Dem senator says he believes Trump would ‘knowingly’ abuse surveillance powers
Sen. Ron Wyden (D-Ore.), a top privacy hawk, said Tuesday he believes the Trump administration would “knowingly” abuse its wide-ranging surveillance powers.
Wyden delivered his remarks on the Senate floor shortly after Attorney General William Barr came out strongly in favor of building a “back door” for law enforcement to access encrypted messages and data, an issue that Wyden has railed against due to cybersecurity and privacy concerns.
{mosads}”Many times in the past I have warned that unnecessary government surveillance holds the potential to be abused,” Wyden said. “But I have never done what I am doing today. Today, I fear — rather, I expect — that if we give this attorney general and this president the unprecedented power to break encryption across the board … they will abuse those powers.”
“I don’t say that lightly,” Wyden added. “And yet, when I look at the record, the public statements and the behavior of William Barr and Donald Trump, it is clear to me that they cannot be trusted with this kind of power.”
“Never before have I been so certain that the administration in power would knowingly abuse the massive power of government surveillance,” he continued. “It is for that reason that building government backdoors into the encrypted communications of Americans now is uniquely dangerous and must be opposed at all costs.”
Barr, in lengthy remarks at a cybersecurity conference on Tuesday morning, said he believes encryption is allowing “criminals to operate with impunity” in the digital world, reopening a stalled fight over whether law enforcement should be given special access to encrypted messages.

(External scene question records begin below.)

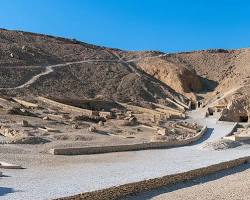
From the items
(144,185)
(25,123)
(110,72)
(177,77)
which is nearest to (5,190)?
(144,185)

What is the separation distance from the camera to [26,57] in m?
53.0

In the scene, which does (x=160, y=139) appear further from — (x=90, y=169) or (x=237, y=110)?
(x=237, y=110)

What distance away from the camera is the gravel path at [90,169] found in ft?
41.7

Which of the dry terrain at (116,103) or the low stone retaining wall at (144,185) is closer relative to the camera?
the low stone retaining wall at (144,185)

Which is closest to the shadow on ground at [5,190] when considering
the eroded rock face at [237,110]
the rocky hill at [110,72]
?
the rocky hill at [110,72]

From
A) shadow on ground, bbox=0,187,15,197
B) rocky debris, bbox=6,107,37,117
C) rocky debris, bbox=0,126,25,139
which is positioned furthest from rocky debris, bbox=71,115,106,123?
shadow on ground, bbox=0,187,15,197

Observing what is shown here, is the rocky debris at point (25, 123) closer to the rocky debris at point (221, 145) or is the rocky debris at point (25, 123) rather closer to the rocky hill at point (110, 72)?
the rocky debris at point (221, 145)

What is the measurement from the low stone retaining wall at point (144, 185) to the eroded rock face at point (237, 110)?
20.8 meters

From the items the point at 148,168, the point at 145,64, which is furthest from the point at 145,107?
the point at 148,168

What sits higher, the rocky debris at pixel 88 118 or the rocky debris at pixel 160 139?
the rocky debris at pixel 88 118

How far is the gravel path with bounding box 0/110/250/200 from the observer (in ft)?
41.7

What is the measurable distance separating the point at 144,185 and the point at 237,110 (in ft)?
91.2

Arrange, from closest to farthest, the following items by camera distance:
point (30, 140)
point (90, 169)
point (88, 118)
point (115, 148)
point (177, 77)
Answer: point (90, 169)
point (30, 140)
point (115, 148)
point (88, 118)
point (177, 77)

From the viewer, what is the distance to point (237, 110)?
4081cm
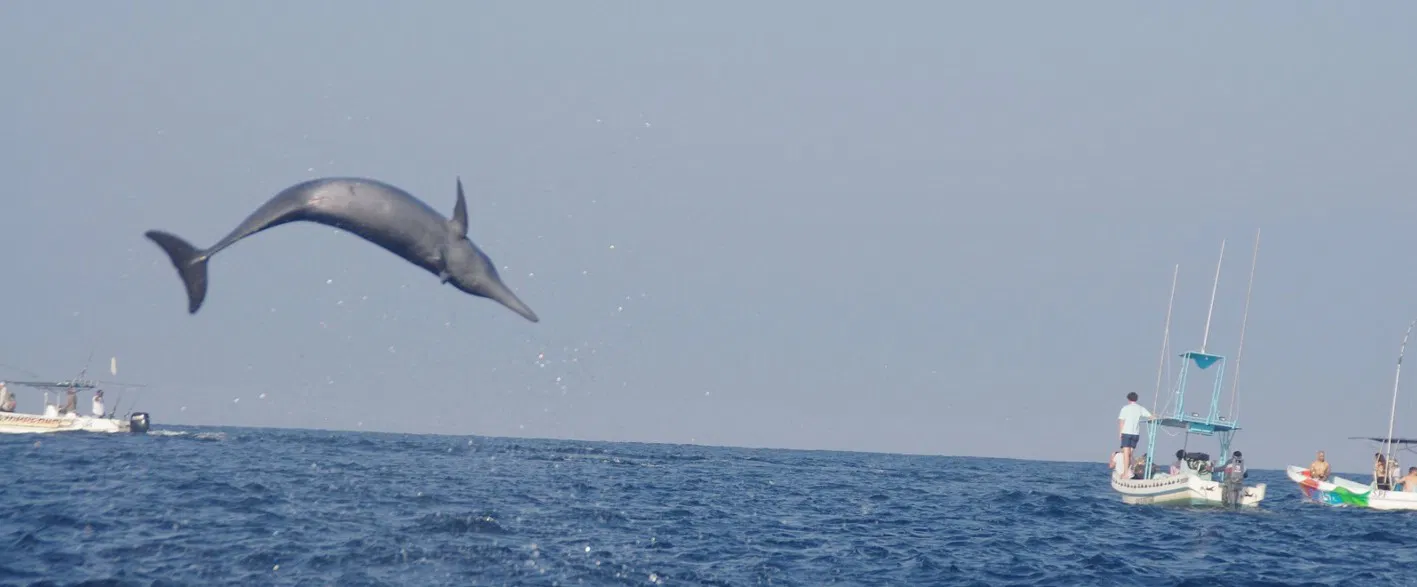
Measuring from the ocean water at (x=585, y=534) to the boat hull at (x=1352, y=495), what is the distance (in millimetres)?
2499

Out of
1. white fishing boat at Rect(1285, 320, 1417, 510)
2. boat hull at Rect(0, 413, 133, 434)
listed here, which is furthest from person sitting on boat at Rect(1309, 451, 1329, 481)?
boat hull at Rect(0, 413, 133, 434)

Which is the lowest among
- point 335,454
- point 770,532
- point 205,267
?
point 335,454

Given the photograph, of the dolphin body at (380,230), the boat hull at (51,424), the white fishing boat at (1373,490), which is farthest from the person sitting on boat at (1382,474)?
the boat hull at (51,424)

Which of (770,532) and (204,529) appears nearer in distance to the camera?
(204,529)

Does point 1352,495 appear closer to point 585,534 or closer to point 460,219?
point 585,534

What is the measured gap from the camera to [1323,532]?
2994 cm

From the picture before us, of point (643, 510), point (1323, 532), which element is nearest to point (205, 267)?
point (643, 510)

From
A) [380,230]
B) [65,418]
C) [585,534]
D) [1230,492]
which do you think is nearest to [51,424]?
[65,418]

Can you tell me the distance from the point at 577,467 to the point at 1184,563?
92.4ft

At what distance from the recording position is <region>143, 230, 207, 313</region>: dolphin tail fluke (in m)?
9.77

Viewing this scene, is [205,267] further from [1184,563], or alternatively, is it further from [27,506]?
[1184,563]

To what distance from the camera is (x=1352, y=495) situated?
41.4 m

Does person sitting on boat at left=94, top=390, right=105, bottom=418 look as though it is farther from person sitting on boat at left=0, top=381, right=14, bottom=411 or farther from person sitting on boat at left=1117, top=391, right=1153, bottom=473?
person sitting on boat at left=1117, top=391, right=1153, bottom=473

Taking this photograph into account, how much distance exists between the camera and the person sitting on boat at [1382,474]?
41.1 m
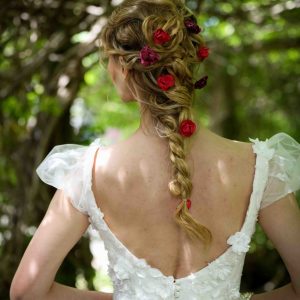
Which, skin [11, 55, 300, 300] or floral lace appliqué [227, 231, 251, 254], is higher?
skin [11, 55, 300, 300]

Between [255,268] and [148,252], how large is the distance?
4845 mm

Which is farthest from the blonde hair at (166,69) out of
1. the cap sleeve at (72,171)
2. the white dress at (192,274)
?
the cap sleeve at (72,171)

Encryption has been a divisive issue for years, as law enforcement officials argue the process makes it easier for criminals to hide their communications while cyber experts say it is necessary to protect people from hacking and privacy violations. While some U.S. officials have called on the tech industry to create secure “back doors” just for the government, critics have insisted that would be an impossible and risky endeavor.
Wyden has consistently criticized any proposals to weaken cyber protections, and last year sent a letter to FBI Director Christopher Wray raising concerns over his stance against encryption.

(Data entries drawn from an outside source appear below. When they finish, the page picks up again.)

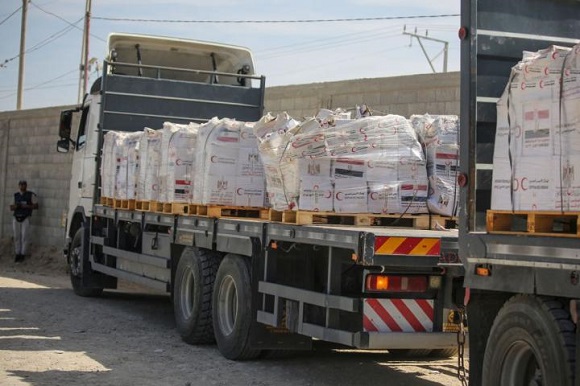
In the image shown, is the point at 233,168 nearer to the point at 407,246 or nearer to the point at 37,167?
the point at 407,246

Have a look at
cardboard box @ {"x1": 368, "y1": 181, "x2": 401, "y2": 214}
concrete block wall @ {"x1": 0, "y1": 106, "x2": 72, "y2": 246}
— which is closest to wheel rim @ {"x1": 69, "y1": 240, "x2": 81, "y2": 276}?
concrete block wall @ {"x1": 0, "y1": 106, "x2": 72, "y2": 246}

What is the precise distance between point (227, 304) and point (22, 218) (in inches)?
570

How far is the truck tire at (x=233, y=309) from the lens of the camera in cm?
979

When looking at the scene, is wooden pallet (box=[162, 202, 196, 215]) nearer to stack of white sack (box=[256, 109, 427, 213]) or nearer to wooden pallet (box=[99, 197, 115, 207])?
wooden pallet (box=[99, 197, 115, 207])

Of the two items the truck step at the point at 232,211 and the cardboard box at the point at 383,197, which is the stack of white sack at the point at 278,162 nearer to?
the cardboard box at the point at 383,197

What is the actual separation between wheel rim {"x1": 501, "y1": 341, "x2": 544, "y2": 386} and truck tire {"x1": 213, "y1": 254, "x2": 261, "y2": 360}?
3.97 m

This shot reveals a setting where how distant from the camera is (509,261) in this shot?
598cm

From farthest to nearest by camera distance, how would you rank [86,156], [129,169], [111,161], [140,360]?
1. [86,156]
2. [111,161]
3. [129,169]
4. [140,360]

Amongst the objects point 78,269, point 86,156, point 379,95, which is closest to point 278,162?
point 379,95

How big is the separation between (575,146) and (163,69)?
10792 mm

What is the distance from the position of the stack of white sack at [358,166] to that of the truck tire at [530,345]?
8.55 feet

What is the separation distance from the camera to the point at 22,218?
2377cm

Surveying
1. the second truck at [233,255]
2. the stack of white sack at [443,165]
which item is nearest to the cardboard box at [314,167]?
Answer: the second truck at [233,255]

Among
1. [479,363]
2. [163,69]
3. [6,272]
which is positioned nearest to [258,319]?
[479,363]
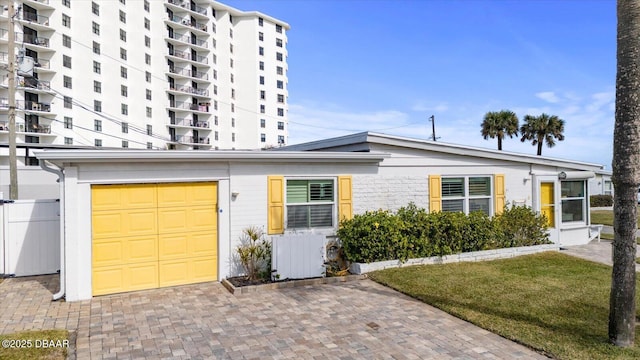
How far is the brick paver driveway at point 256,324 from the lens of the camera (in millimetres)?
5055

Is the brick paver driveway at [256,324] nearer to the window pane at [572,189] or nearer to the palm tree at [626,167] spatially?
the palm tree at [626,167]

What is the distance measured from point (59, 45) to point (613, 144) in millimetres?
47039

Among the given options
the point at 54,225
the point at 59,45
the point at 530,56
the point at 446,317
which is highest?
the point at 59,45

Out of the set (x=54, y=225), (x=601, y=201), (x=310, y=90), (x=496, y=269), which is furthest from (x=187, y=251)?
(x=601, y=201)

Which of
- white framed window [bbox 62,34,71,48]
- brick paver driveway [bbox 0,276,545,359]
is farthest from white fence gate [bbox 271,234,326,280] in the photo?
white framed window [bbox 62,34,71,48]

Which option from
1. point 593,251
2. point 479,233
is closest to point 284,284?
point 479,233

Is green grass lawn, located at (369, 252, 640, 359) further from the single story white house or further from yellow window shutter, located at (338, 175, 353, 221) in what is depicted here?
the single story white house

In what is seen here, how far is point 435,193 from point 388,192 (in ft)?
5.04

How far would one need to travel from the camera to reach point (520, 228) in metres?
11.5

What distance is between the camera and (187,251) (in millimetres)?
8328

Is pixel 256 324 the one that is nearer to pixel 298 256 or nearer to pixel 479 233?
pixel 298 256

The Oregon Democrat during his remarks on Tuesday accused Barr of demonstrating “repeatedly that, when it comes to surveillance, the laws don’t matter, the courts don’t matter, the Constitution doesn’t matter.”
“Imagine what kind of information they could gather on their political opponents,” he said. “Imagine if a member of Congress was secretly gay, and desperate to hide that fact. Or imagine that a member of Congress had cheated on his wife, despite campaigning on family values. Would a man like Donald Trump use that information against them?”
The Trump administration has increasingly waded into the fight over encryption, which converts messages and data into code to prevent unauthorized access.